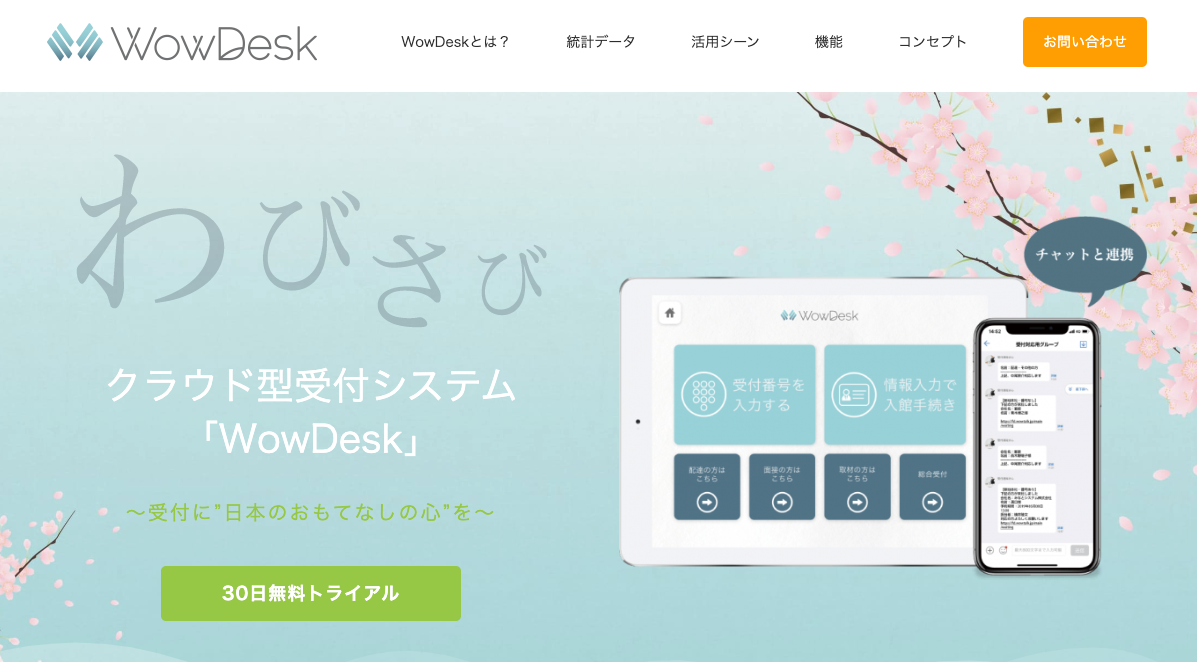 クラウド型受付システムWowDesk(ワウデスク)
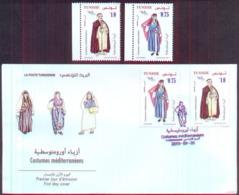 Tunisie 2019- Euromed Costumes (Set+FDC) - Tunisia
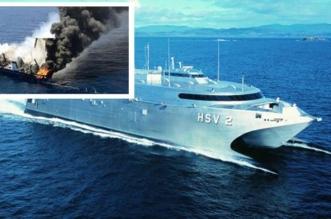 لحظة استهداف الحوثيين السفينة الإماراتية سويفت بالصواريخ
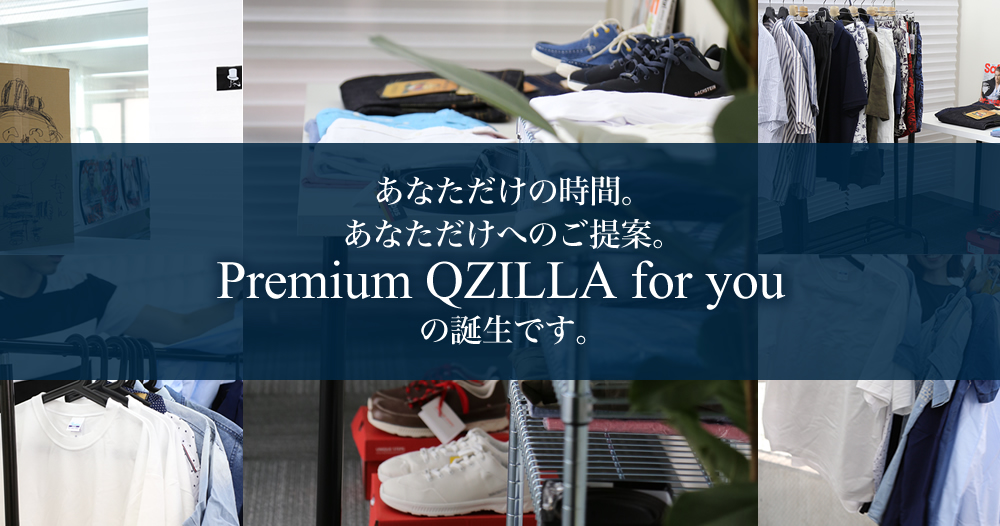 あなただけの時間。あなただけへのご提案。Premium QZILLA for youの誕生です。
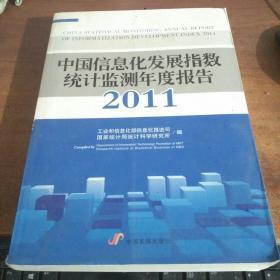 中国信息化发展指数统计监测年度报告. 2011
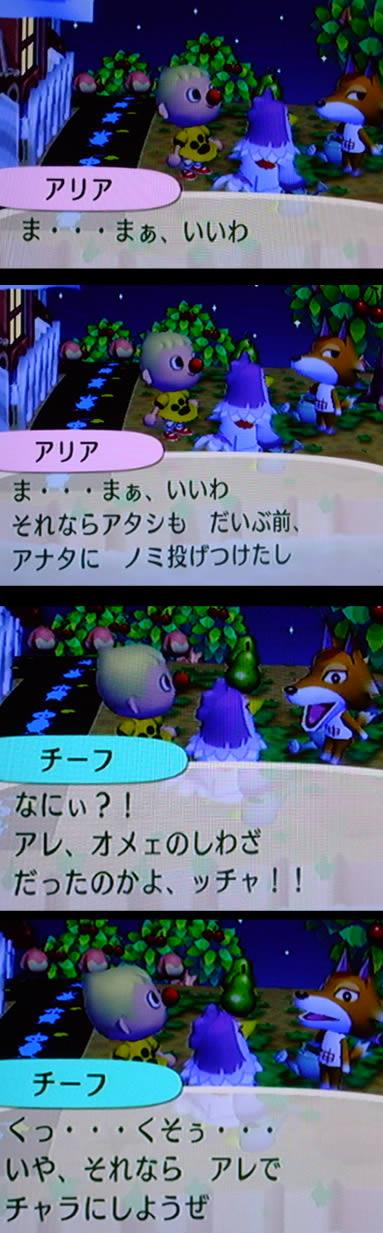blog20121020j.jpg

____

*Work instruction*
Give the entries above again exactly, minus their pictures.

*Response area*
 クラウド型受付システムWowDesk(ワウデスク)
 Tunisie 2019- Euromed Costumes (Set+FDC) - Tunisia
 لحظة استهداف الحوثيين السفينة الإماراتية سويفت بالصواريخ
 あなただけの時間。あなただけへのご提案。Premium QZILLA for youの誕生です。
 中国信息化发展指数统计监测年度报告. 2011
blog20121020j.jpg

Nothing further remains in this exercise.